Entries drawn from a collection:
━━━━

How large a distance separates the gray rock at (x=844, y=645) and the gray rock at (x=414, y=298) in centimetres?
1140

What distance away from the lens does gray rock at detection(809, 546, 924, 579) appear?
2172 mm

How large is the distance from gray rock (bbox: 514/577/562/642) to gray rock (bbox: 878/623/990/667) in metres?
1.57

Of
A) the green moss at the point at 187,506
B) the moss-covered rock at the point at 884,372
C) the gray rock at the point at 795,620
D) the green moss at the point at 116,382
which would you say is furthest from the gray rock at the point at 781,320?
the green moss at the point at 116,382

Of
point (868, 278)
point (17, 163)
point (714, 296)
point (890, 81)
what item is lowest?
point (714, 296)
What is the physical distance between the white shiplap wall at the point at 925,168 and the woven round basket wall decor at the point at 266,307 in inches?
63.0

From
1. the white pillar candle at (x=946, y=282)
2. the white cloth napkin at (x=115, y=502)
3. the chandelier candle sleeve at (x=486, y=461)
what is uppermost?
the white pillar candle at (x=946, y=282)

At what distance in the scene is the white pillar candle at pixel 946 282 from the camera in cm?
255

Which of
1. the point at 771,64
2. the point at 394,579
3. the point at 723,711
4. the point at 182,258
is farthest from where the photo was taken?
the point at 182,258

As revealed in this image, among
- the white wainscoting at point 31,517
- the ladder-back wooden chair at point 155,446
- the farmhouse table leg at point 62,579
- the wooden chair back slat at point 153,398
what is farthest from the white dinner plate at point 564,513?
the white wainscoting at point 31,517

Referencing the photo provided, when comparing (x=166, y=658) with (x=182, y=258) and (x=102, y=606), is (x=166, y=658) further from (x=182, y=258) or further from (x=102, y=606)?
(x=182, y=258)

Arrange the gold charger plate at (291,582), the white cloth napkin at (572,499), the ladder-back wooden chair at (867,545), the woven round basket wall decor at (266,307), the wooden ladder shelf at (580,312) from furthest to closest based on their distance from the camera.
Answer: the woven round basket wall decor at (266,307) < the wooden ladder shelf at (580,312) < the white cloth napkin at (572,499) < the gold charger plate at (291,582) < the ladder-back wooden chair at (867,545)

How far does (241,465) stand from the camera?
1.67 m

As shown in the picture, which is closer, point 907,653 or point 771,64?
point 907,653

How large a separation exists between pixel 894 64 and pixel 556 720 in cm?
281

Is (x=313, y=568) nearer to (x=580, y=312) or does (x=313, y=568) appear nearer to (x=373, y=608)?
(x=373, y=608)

━━━━

Starting at the line that contains "Arrange the gold" and running through the end of the material, can you give every non-blank line as a Markdown table with the columns Row and Line?

| Row | Line |
|---|---|
| 1 | Arrange the gold charger plate at (291,582), the white cloth napkin at (572,499), the ladder-back wooden chair at (867,545), the woven round basket wall decor at (266,307), the wooden ladder shelf at (580,312) from furthest to closest based on their distance from the camera. |
| 2 | Answer: the woven round basket wall decor at (266,307) < the wooden ladder shelf at (580,312) < the white cloth napkin at (572,499) < the gold charger plate at (291,582) < the ladder-back wooden chair at (867,545) |
| 3 | How far does (241,465) stand from the camera? |
| 4 | 1.67 m |
| 5 | As shown in the picture, which is closer, point 907,653 or point 771,64? |
| 6 | point 907,653 |
| 7 | How large a separation exists between pixel 894 64 and pixel 556 720 in cm? |
| 8 | 281 |
| 9 | Is (x=313, y=568) nearer to (x=580, y=312) or does (x=313, y=568) appear nearer to (x=373, y=608)? |
| 10 | (x=373, y=608) |